Algemene voorwaarden/ Terms & Agreements

Terms and Conditions 

General Terms and Conditions of Cakeworks Studio, located in Haarlem.

Version valid from October 1, 2018.

Cakeworks Studio, hereinafter referred to as CWS.

Definitions

User: The user of the general terms and conditions is understood to be Cakeworks Studio, with its registered office in Haarlem, Korte Begijnestraat 31, 2011 HC. Registered in the trade register under Chamber of Commerce number 61977136. VAT nr. NL193859889b02.

Client: Client is understood to mean the person who has given the assignment to manufacture a wedding cake, occasion cake or workshop, courses or in whose name CWS makes an assignment, or makes a reservation for this. Until an agreement has been concluded, the client is also referred to as the applicant.

Supplier: The supplier is understood to mean the person who, in the course of his / her business, offers / delivers goods and / or services of an order to be delivered by CWS. 

1. General

1.1 These terms and conditions apply to all deliveries and offers from CWS. The conditions are accessible to everyone and included on the CWS website (www.cakeworks.nl). We will send you a written copy on request.

1.2 By placing an order / reservation you indicate that you agree with the delivery and payment conditions. CWS reserves the right to change its delivery and / or payment conditions after the expiry of the term.

 1.3 Unless otherwise agreed in writing, the general or specific conditions or stipulations of third parties are not recognized by CWS.

1.4 CWS guarantees that the delivered product meets the agreement and meets the specifications stated in the offer.

2. Conclusion and content of the agreement 

2.1 An agreement is concluded when the client accepts an offer from CWS verbally (or by telephone) or in writing by Email. The client receives a written confirmation of the agreement from CWS per email.

2.2 The first quotation issued is mutually free of obligation, no rights can be derived from printing, typing errors and typographical errors as well as from mutilated quotations.

2.3 If CWS has received the assignment and has started the execution and / or adjustment of a quotation, without an agreement to be concluded, the applicant owes all costs in preparation. Request specific ingredients, storeys, etc.

2.4 All periods mentioned on the website are indicative. No rights can therefore be derived from the aforementioned periods.

2.5 If the acceptance deviates (on minor points) from the offer included in the quotation, CWS is not bound by this. The agreement will then not be concluded in accordance with this deviating acceptance, unless CWS indicates otherwise.

2.6 A composite quotation does not oblige CWS to perform part of the assignment against a corresponding part of the stated price.

2.7 Offers and quotations do not automatically apply to future assignments.

_Data segment:_
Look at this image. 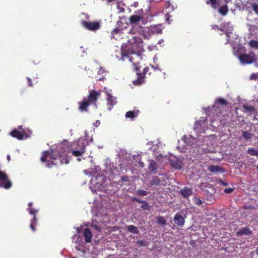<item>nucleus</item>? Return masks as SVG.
<instances>
[{"mask_svg":"<svg viewBox=\"0 0 258 258\" xmlns=\"http://www.w3.org/2000/svg\"><path fill=\"white\" fill-rule=\"evenodd\" d=\"M249 45L250 47L258 49V41L254 40H250Z\"/></svg>","mask_w":258,"mask_h":258,"instance_id":"c756f323","label":"nucleus"},{"mask_svg":"<svg viewBox=\"0 0 258 258\" xmlns=\"http://www.w3.org/2000/svg\"><path fill=\"white\" fill-rule=\"evenodd\" d=\"M10 159H11V157H10V155H8V156H7V159H8V160L9 161H10Z\"/></svg>","mask_w":258,"mask_h":258,"instance_id":"4d7b16f0","label":"nucleus"},{"mask_svg":"<svg viewBox=\"0 0 258 258\" xmlns=\"http://www.w3.org/2000/svg\"><path fill=\"white\" fill-rule=\"evenodd\" d=\"M200 126V123L198 121H197L195 123V126L194 127V130L196 131L197 133H200V131L199 130V127Z\"/></svg>","mask_w":258,"mask_h":258,"instance_id":"58836bf2","label":"nucleus"},{"mask_svg":"<svg viewBox=\"0 0 258 258\" xmlns=\"http://www.w3.org/2000/svg\"><path fill=\"white\" fill-rule=\"evenodd\" d=\"M84 236L86 243L91 242L92 238V233L91 231L88 228H86L84 232Z\"/></svg>","mask_w":258,"mask_h":258,"instance_id":"a211bd4d","label":"nucleus"},{"mask_svg":"<svg viewBox=\"0 0 258 258\" xmlns=\"http://www.w3.org/2000/svg\"><path fill=\"white\" fill-rule=\"evenodd\" d=\"M247 153L250 156H258V150L255 148H249L247 150Z\"/></svg>","mask_w":258,"mask_h":258,"instance_id":"cd10ccee","label":"nucleus"},{"mask_svg":"<svg viewBox=\"0 0 258 258\" xmlns=\"http://www.w3.org/2000/svg\"><path fill=\"white\" fill-rule=\"evenodd\" d=\"M104 73V70L102 69V68H101L100 69V70H99L98 71V74L101 75V74H103Z\"/></svg>","mask_w":258,"mask_h":258,"instance_id":"09e8293b","label":"nucleus"},{"mask_svg":"<svg viewBox=\"0 0 258 258\" xmlns=\"http://www.w3.org/2000/svg\"><path fill=\"white\" fill-rule=\"evenodd\" d=\"M121 31L122 29L121 28L118 27H116L112 30L111 34L113 35L117 34H120L122 32Z\"/></svg>","mask_w":258,"mask_h":258,"instance_id":"7c9ffc66","label":"nucleus"},{"mask_svg":"<svg viewBox=\"0 0 258 258\" xmlns=\"http://www.w3.org/2000/svg\"><path fill=\"white\" fill-rule=\"evenodd\" d=\"M225 34H226V35L227 37H229V32H226Z\"/></svg>","mask_w":258,"mask_h":258,"instance_id":"6e6d98bb","label":"nucleus"},{"mask_svg":"<svg viewBox=\"0 0 258 258\" xmlns=\"http://www.w3.org/2000/svg\"><path fill=\"white\" fill-rule=\"evenodd\" d=\"M92 227L95 230H97L99 232L101 231V228L100 227L96 225L92 224Z\"/></svg>","mask_w":258,"mask_h":258,"instance_id":"c03bdc74","label":"nucleus"},{"mask_svg":"<svg viewBox=\"0 0 258 258\" xmlns=\"http://www.w3.org/2000/svg\"><path fill=\"white\" fill-rule=\"evenodd\" d=\"M149 164L148 165V169L150 172L151 173H154L155 174L156 171L158 167V164L153 159H150L149 160Z\"/></svg>","mask_w":258,"mask_h":258,"instance_id":"dca6fc26","label":"nucleus"},{"mask_svg":"<svg viewBox=\"0 0 258 258\" xmlns=\"http://www.w3.org/2000/svg\"><path fill=\"white\" fill-rule=\"evenodd\" d=\"M139 112L140 111L138 110L128 111L125 114V116L133 119L139 115Z\"/></svg>","mask_w":258,"mask_h":258,"instance_id":"6ab92c4d","label":"nucleus"},{"mask_svg":"<svg viewBox=\"0 0 258 258\" xmlns=\"http://www.w3.org/2000/svg\"><path fill=\"white\" fill-rule=\"evenodd\" d=\"M152 67V69L153 70L154 72L156 71L157 70H159L158 67H154V66H150Z\"/></svg>","mask_w":258,"mask_h":258,"instance_id":"3c124183","label":"nucleus"},{"mask_svg":"<svg viewBox=\"0 0 258 258\" xmlns=\"http://www.w3.org/2000/svg\"><path fill=\"white\" fill-rule=\"evenodd\" d=\"M157 222L158 224L161 225H165L166 224V221L164 218L162 216H159L157 218Z\"/></svg>","mask_w":258,"mask_h":258,"instance_id":"72a5a7b5","label":"nucleus"},{"mask_svg":"<svg viewBox=\"0 0 258 258\" xmlns=\"http://www.w3.org/2000/svg\"><path fill=\"white\" fill-rule=\"evenodd\" d=\"M28 211L29 212V214H32L34 216L33 218L31 220V222L30 224V228L32 231H35V226L37 224V219L36 217V214L37 212V211L34 208H28Z\"/></svg>","mask_w":258,"mask_h":258,"instance_id":"1a4fd4ad","label":"nucleus"},{"mask_svg":"<svg viewBox=\"0 0 258 258\" xmlns=\"http://www.w3.org/2000/svg\"><path fill=\"white\" fill-rule=\"evenodd\" d=\"M239 59L243 64H251L255 59V54L250 51L248 54H241L239 56Z\"/></svg>","mask_w":258,"mask_h":258,"instance_id":"423d86ee","label":"nucleus"},{"mask_svg":"<svg viewBox=\"0 0 258 258\" xmlns=\"http://www.w3.org/2000/svg\"><path fill=\"white\" fill-rule=\"evenodd\" d=\"M148 30L150 34L157 35L161 34L162 31V26L161 24L151 26L148 28Z\"/></svg>","mask_w":258,"mask_h":258,"instance_id":"9d476101","label":"nucleus"},{"mask_svg":"<svg viewBox=\"0 0 258 258\" xmlns=\"http://www.w3.org/2000/svg\"><path fill=\"white\" fill-rule=\"evenodd\" d=\"M77 160H78V161H81V159H80V158H78V159H77Z\"/></svg>","mask_w":258,"mask_h":258,"instance_id":"680f3d73","label":"nucleus"},{"mask_svg":"<svg viewBox=\"0 0 258 258\" xmlns=\"http://www.w3.org/2000/svg\"><path fill=\"white\" fill-rule=\"evenodd\" d=\"M143 18L140 17L139 15L131 16L130 18V23L131 24H136L140 20L143 21Z\"/></svg>","mask_w":258,"mask_h":258,"instance_id":"412c9836","label":"nucleus"},{"mask_svg":"<svg viewBox=\"0 0 258 258\" xmlns=\"http://www.w3.org/2000/svg\"><path fill=\"white\" fill-rule=\"evenodd\" d=\"M142 204V205L141 206V208L142 210H149L150 209V206L149 205V204H148V203L144 201Z\"/></svg>","mask_w":258,"mask_h":258,"instance_id":"473e14b6","label":"nucleus"},{"mask_svg":"<svg viewBox=\"0 0 258 258\" xmlns=\"http://www.w3.org/2000/svg\"><path fill=\"white\" fill-rule=\"evenodd\" d=\"M82 25L89 31H95L100 28L101 24L98 21L87 22L83 21Z\"/></svg>","mask_w":258,"mask_h":258,"instance_id":"6e6552de","label":"nucleus"},{"mask_svg":"<svg viewBox=\"0 0 258 258\" xmlns=\"http://www.w3.org/2000/svg\"><path fill=\"white\" fill-rule=\"evenodd\" d=\"M115 99L110 94H108L107 97V106H108V110L110 111L113 108V106L116 104Z\"/></svg>","mask_w":258,"mask_h":258,"instance_id":"f8f14e48","label":"nucleus"},{"mask_svg":"<svg viewBox=\"0 0 258 258\" xmlns=\"http://www.w3.org/2000/svg\"><path fill=\"white\" fill-rule=\"evenodd\" d=\"M228 12V8L227 5H224L218 9V12L222 16H225Z\"/></svg>","mask_w":258,"mask_h":258,"instance_id":"b1692460","label":"nucleus"},{"mask_svg":"<svg viewBox=\"0 0 258 258\" xmlns=\"http://www.w3.org/2000/svg\"><path fill=\"white\" fill-rule=\"evenodd\" d=\"M219 182H220V183H221V185H224V186H226L227 185V182H226L225 181H223L222 180H220Z\"/></svg>","mask_w":258,"mask_h":258,"instance_id":"8fccbe9b","label":"nucleus"},{"mask_svg":"<svg viewBox=\"0 0 258 258\" xmlns=\"http://www.w3.org/2000/svg\"><path fill=\"white\" fill-rule=\"evenodd\" d=\"M174 222L179 226H182L184 223V219L182 216L179 214H175L173 218Z\"/></svg>","mask_w":258,"mask_h":258,"instance_id":"4468645a","label":"nucleus"},{"mask_svg":"<svg viewBox=\"0 0 258 258\" xmlns=\"http://www.w3.org/2000/svg\"><path fill=\"white\" fill-rule=\"evenodd\" d=\"M153 34H150L148 32V30L147 31H145V32L143 34L144 38L145 39H150L151 36H152Z\"/></svg>","mask_w":258,"mask_h":258,"instance_id":"4c0bfd02","label":"nucleus"},{"mask_svg":"<svg viewBox=\"0 0 258 258\" xmlns=\"http://www.w3.org/2000/svg\"><path fill=\"white\" fill-rule=\"evenodd\" d=\"M41 160L43 163H47L48 167L50 166V164L57 165L58 162H55L56 160H58L61 164L69 163V160L67 158H62L61 156H58V158L54 157L52 155V151H45L43 152Z\"/></svg>","mask_w":258,"mask_h":258,"instance_id":"f03ea898","label":"nucleus"},{"mask_svg":"<svg viewBox=\"0 0 258 258\" xmlns=\"http://www.w3.org/2000/svg\"><path fill=\"white\" fill-rule=\"evenodd\" d=\"M256 253L258 255V246L256 247Z\"/></svg>","mask_w":258,"mask_h":258,"instance_id":"bf43d9fd","label":"nucleus"},{"mask_svg":"<svg viewBox=\"0 0 258 258\" xmlns=\"http://www.w3.org/2000/svg\"><path fill=\"white\" fill-rule=\"evenodd\" d=\"M19 128L20 130H22V132H20L15 129L10 132V135L12 137L16 138L18 140L26 139L29 137V135L27 133H25V132L23 130L22 126H19Z\"/></svg>","mask_w":258,"mask_h":258,"instance_id":"0eeeda50","label":"nucleus"},{"mask_svg":"<svg viewBox=\"0 0 258 258\" xmlns=\"http://www.w3.org/2000/svg\"><path fill=\"white\" fill-rule=\"evenodd\" d=\"M257 74H252L250 76V79L256 80L257 79Z\"/></svg>","mask_w":258,"mask_h":258,"instance_id":"49530a36","label":"nucleus"},{"mask_svg":"<svg viewBox=\"0 0 258 258\" xmlns=\"http://www.w3.org/2000/svg\"><path fill=\"white\" fill-rule=\"evenodd\" d=\"M179 194L184 198H188L192 194V190L190 188L184 187L181 188L179 191Z\"/></svg>","mask_w":258,"mask_h":258,"instance_id":"9b49d317","label":"nucleus"},{"mask_svg":"<svg viewBox=\"0 0 258 258\" xmlns=\"http://www.w3.org/2000/svg\"><path fill=\"white\" fill-rule=\"evenodd\" d=\"M234 188H225L224 192L226 194H231L234 190Z\"/></svg>","mask_w":258,"mask_h":258,"instance_id":"a19ab883","label":"nucleus"},{"mask_svg":"<svg viewBox=\"0 0 258 258\" xmlns=\"http://www.w3.org/2000/svg\"><path fill=\"white\" fill-rule=\"evenodd\" d=\"M121 179L123 182H127L128 180V177L127 176H123L121 177Z\"/></svg>","mask_w":258,"mask_h":258,"instance_id":"de8ad7c7","label":"nucleus"},{"mask_svg":"<svg viewBox=\"0 0 258 258\" xmlns=\"http://www.w3.org/2000/svg\"><path fill=\"white\" fill-rule=\"evenodd\" d=\"M137 243L140 246H146V242L144 240H139Z\"/></svg>","mask_w":258,"mask_h":258,"instance_id":"a18cd8bd","label":"nucleus"},{"mask_svg":"<svg viewBox=\"0 0 258 258\" xmlns=\"http://www.w3.org/2000/svg\"><path fill=\"white\" fill-rule=\"evenodd\" d=\"M244 113H251L255 111V109L252 106H248L247 105H243L242 106Z\"/></svg>","mask_w":258,"mask_h":258,"instance_id":"393cba45","label":"nucleus"},{"mask_svg":"<svg viewBox=\"0 0 258 258\" xmlns=\"http://www.w3.org/2000/svg\"><path fill=\"white\" fill-rule=\"evenodd\" d=\"M27 80L28 83V86L29 87H32V80L31 78L27 77Z\"/></svg>","mask_w":258,"mask_h":258,"instance_id":"79ce46f5","label":"nucleus"},{"mask_svg":"<svg viewBox=\"0 0 258 258\" xmlns=\"http://www.w3.org/2000/svg\"><path fill=\"white\" fill-rule=\"evenodd\" d=\"M252 135L250 132H247L246 131L242 132V137L245 140H249L251 138Z\"/></svg>","mask_w":258,"mask_h":258,"instance_id":"c85d7f7f","label":"nucleus"},{"mask_svg":"<svg viewBox=\"0 0 258 258\" xmlns=\"http://www.w3.org/2000/svg\"><path fill=\"white\" fill-rule=\"evenodd\" d=\"M194 203L197 206L201 205L202 202L199 198H197V197H194L193 198Z\"/></svg>","mask_w":258,"mask_h":258,"instance_id":"f704fd0d","label":"nucleus"},{"mask_svg":"<svg viewBox=\"0 0 258 258\" xmlns=\"http://www.w3.org/2000/svg\"><path fill=\"white\" fill-rule=\"evenodd\" d=\"M251 8L255 13L258 15V4L255 3H253L251 4Z\"/></svg>","mask_w":258,"mask_h":258,"instance_id":"c9c22d12","label":"nucleus"},{"mask_svg":"<svg viewBox=\"0 0 258 258\" xmlns=\"http://www.w3.org/2000/svg\"><path fill=\"white\" fill-rule=\"evenodd\" d=\"M115 0H107V2H108V3H111V2H113Z\"/></svg>","mask_w":258,"mask_h":258,"instance_id":"13d9d810","label":"nucleus"},{"mask_svg":"<svg viewBox=\"0 0 258 258\" xmlns=\"http://www.w3.org/2000/svg\"><path fill=\"white\" fill-rule=\"evenodd\" d=\"M171 165L172 166L175 167L176 169H180L182 167V163L178 160H172L171 161Z\"/></svg>","mask_w":258,"mask_h":258,"instance_id":"a878e982","label":"nucleus"},{"mask_svg":"<svg viewBox=\"0 0 258 258\" xmlns=\"http://www.w3.org/2000/svg\"><path fill=\"white\" fill-rule=\"evenodd\" d=\"M139 166H140V167H144V166H145V164H144V163H143V162H140L139 163Z\"/></svg>","mask_w":258,"mask_h":258,"instance_id":"603ef678","label":"nucleus"},{"mask_svg":"<svg viewBox=\"0 0 258 258\" xmlns=\"http://www.w3.org/2000/svg\"><path fill=\"white\" fill-rule=\"evenodd\" d=\"M243 209L244 210H253L255 209V207L253 206H244Z\"/></svg>","mask_w":258,"mask_h":258,"instance_id":"ea45409f","label":"nucleus"},{"mask_svg":"<svg viewBox=\"0 0 258 258\" xmlns=\"http://www.w3.org/2000/svg\"><path fill=\"white\" fill-rule=\"evenodd\" d=\"M100 92H97L95 90L90 91L87 97L84 98L83 101L79 102V110L82 112L87 111L89 106L92 104L96 105L98 97L100 95Z\"/></svg>","mask_w":258,"mask_h":258,"instance_id":"f257e3e1","label":"nucleus"},{"mask_svg":"<svg viewBox=\"0 0 258 258\" xmlns=\"http://www.w3.org/2000/svg\"><path fill=\"white\" fill-rule=\"evenodd\" d=\"M137 194L140 196H145L148 194V192L144 189H138L137 191Z\"/></svg>","mask_w":258,"mask_h":258,"instance_id":"2f4dec72","label":"nucleus"},{"mask_svg":"<svg viewBox=\"0 0 258 258\" xmlns=\"http://www.w3.org/2000/svg\"><path fill=\"white\" fill-rule=\"evenodd\" d=\"M12 186V182L6 173L0 171V187L5 189H10Z\"/></svg>","mask_w":258,"mask_h":258,"instance_id":"39448f33","label":"nucleus"},{"mask_svg":"<svg viewBox=\"0 0 258 258\" xmlns=\"http://www.w3.org/2000/svg\"><path fill=\"white\" fill-rule=\"evenodd\" d=\"M252 233V231L248 227H244L241 228L239 231L236 232V235L238 236L242 235H250Z\"/></svg>","mask_w":258,"mask_h":258,"instance_id":"f3484780","label":"nucleus"},{"mask_svg":"<svg viewBox=\"0 0 258 258\" xmlns=\"http://www.w3.org/2000/svg\"><path fill=\"white\" fill-rule=\"evenodd\" d=\"M256 167H257V171H258V165L256 166Z\"/></svg>","mask_w":258,"mask_h":258,"instance_id":"e2e57ef3","label":"nucleus"},{"mask_svg":"<svg viewBox=\"0 0 258 258\" xmlns=\"http://www.w3.org/2000/svg\"><path fill=\"white\" fill-rule=\"evenodd\" d=\"M132 201H133L137 202H138L139 203H143L144 202V201L141 200L137 198H132Z\"/></svg>","mask_w":258,"mask_h":258,"instance_id":"37998d69","label":"nucleus"},{"mask_svg":"<svg viewBox=\"0 0 258 258\" xmlns=\"http://www.w3.org/2000/svg\"><path fill=\"white\" fill-rule=\"evenodd\" d=\"M171 18V16L170 14H169L168 13H166L164 16V18H165V21L166 22H167L168 24H170V23H171V20H170Z\"/></svg>","mask_w":258,"mask_h":258,"instance_id":"e433bc0d","label":"nucleus"},{"mask_svg":"<svg viewBox=\"0 0 258 258\" xmlns=\"http://www.w3.org/2000/svg\"><path fill=\"white\" fill-rule=\"evenodd\" d=\"M85 151V145H82L81 146V148L79 150H73L72 154L75 157H80L83 153Z\"/></svg>","mask_w":258,"mask_h":258,"instance_id":"aec40b11","label":"nucleus"},{"mask_svg":"<svg viewBox=\"0 0 258 258\" xmlns=\"http://www.w3.org/2000/svg\"><path fill=\"white\" fill-rule=\"evenodd\" d=\"M150 183L151 186H157L161 183V179L158 176H154Z\"/></svg>","mask_w":258,"mask_h":258,"instance_id":"4be33fe9","label":"nucleus"},{"mask_svg":"<svg viewBox=\"0 0 258 258\" xmlns=\"http://www.w3.org/2000/svg\"><path fill=\"white\" fill-rule=\"evenodd\" d=\"M133 66H135V70L137 73V75L138 76V78L133 81V84L135 85H139L140 84H142L144 83V79L145 77V75L148 73L149 75L152 74V72L150 71V68L148 67H146L143 71V73H141L140 72V68L139 66V63H133Z\"/></svg>","mask_w":258,"mask_h":258,"instance_id":"7ed1b4c3","label":"nucleus"},{"mask_svg":"<svg viewBox=\"0 0 258 258\" xmlns=\"http://www.w3.org/2000/svg\"><path fill=\"white\" fill-rule=\"evenodd\" d=\"M100 124V122H99V121L98 120H97L96 121V123H95V125L96 126H98V124Z\"/></svg>","mask_w":258,"mask_h":258,"instance_id":"5fc2aeb1","label":"nucleus"},{"mask_svg":"<svg viewBox=\"0 0 258 258\" xmlns=\"http://www.w3.org/2000/svg\"><path fill=\"white\" fill-rule=\"evenodd\" d=\"M228 104L227 101L225 100V99H223L221 98H218L214 105L213 106V108L212 110H211V112H214L215 108H217L218 105H221L222 106L226 105Z\"/></svg>","mask_w":258,"mask_h":258,"instance_id":"2eb2a0df","label":"nucleus"},{"mask_svg":"<svg viewBox=\"0 0 258 258\" xmlns=\"http://www.w3.org/2000/svg\"><path fill=\"white\" fill-rule=\"evenodd\" d=\"M208 170L212 173H224L225 172L223 168L218 165H210L208 167Z\"/></svg>","mask_w":258,"mask_h":258,"instance_id":"ddd939ff","label":"nucleus"},{"mask_svg":"<svg viewBox=\"0 0 258 258\" xmlns=\"http://www.w3.org/2000/svg\"><path fill=\"white\" fill-rule=\"evenodd\" d=\"M206 3L208 5L210 4L211 7L215 9L219 5V3L216 0H209L206 2Z\"/></svg>","mask_w":258,"mask_h":258,"instance_id":"bb28decb","label":"nucleus"},{"mask_svg":"<svg viewBox=\"0 0 258 258\" xmlns=\"http://www.w3.org/2000/svg\"><path fill=\"white\" fill-rule=\"evenodd\" d=\"M127 230L128 232L133 234H137L139 233V230H138V227L133 225H130L127 226Z\"/></svg>","mask_w":258,"mask_h":258,"instance_id":"5701e85b","label":"nucleus"},{"mask_svg":"<svg viewBox=\"0 0 258 258\" xmlns=\"http://www.w3.org/2000/svg\"><path fill=\"white\" fill-rule=\"evenodd\" d=\"M128 42L133 47L137 49L138 51H141L144 49V44L140 34L132 36L131 38L128 39Z\"/></svg>","mask_w":258,"mask_h":258,"instance_id":"20e7f679","label":"nucleus"},{"mask_svg":"<svg viewBox=\"0 0 258 258\" xmlns=\"http://www.w3.org/2000/svg\"><path fill=\"white\" fill-rule=\"evenodd\" d=\"M130 61H132V57L130 58Z\"/></svg>","mask_w":258,"mask_h":258,"instance_id":"052dcab7","label":"nucleus"},{"mask_svg":"<svg viewBox=\"0 0 258 258\" xmlns=\"http://www.w3.org/2000/svg\"><path fill=\"white\" fill-rule=\"evenodd\" d=\"M28 208H32L33 203L32 202L28 203Z\"/></svg>","mask_w":258,"mask_h":258,"instance_id":"864d4df0","label":"nucleus"}]
</instances>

_What you should do:_ Please list every term defined under "Definitions" in the terms and conditions above.

_Finished task:_ User, Client, Supplier